Abgesehen davon, dass ich feststellen muss, dass mir über den Ort, an dem die Sperre war, keine Auskunft gegeben wurde, muss ich gerade in dem Zusammenhang nachfragen. Castoren sind hochsensible Geräte; deshalb ist ja auch die Aufregung groß. Unter dem Aspekt der Sicherheit frage ich: Ist es dann nicht besonders fragwürdig, Fahrzeuge und Leute so nahe an die Castoren heranfahren zu lassen, dass es eigentlich überhaupt kein Problem gewesen wäre, diesen Transporter mit größeren Steinen zu behindern, auf ihn draufzuschlagen oder auch mit Fahrzeugen die Sperre
zu durchbrechen; sie bestand aus einem von zwei Polizisten bewachten Gummikegel – beides war direkt an der Fahrbahn.
Herr Abg.
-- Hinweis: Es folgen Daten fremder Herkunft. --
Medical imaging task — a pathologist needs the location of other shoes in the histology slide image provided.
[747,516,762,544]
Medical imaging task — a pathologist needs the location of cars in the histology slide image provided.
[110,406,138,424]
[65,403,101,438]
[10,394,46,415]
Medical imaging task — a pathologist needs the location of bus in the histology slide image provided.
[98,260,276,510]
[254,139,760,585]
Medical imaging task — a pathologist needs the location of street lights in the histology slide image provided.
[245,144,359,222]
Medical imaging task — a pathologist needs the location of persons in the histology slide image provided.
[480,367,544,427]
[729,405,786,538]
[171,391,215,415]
Porsch, ich muss Ihnen jetzt die Antwort schuldig bleiben, darf Sie aber auf die Beantwortung der Kleinen Anfragen des Abg. Lichdi, die dem Landtag durch mich gerade zugeliefert worden sind, hinweisen. Dort finden Sie auch zu dieser Nachfrage, die Sie gerade gestellt haben, die notwendigen Antworten.
Meine sehr verehrten Damen und Herren! Wir möchten in unserer Beratung fortfahren. Zuvor eine Information an die Fraktionen: Durch den heute Morgen beschlossenen Tagesordnungspunkt 9, Dringliche Anträge, erhöhen sich die Redezeiten für die Fraktionen, und zwar folgendermaßen: CDU 122, PDS 94, SPD 59, NPD 59, FDP 45, GRÜNE 45 und die Staatsregierung 94 Minuten.
Hierzu können die Fraktionen Stellung nehmen. Die Reihenfolge in der ersten Runde: CDU, SPD, PDS, NPD, FDP, GRÜNE und die Staatsregierung, wenn gewünscht. Ich erteile den Fraktionen der CDU und der SPD als Einreicherinnen das Wort. Herr Abg. Lämmel, bitte.
Frau Präsidentin! Meine sehr geehrten Damen und Herren! Es ist ja schön, dass zumindest von jeder Fraktion einer da ist, –
zumindest bei den kleineren Fraktionen; die anderen würde ich ja fast namentlich begrüßen können. Ich hoffe, das liegt nicht am Thema, sondern an anderen Dingen, die das Interesse der Abgeordneten wecken.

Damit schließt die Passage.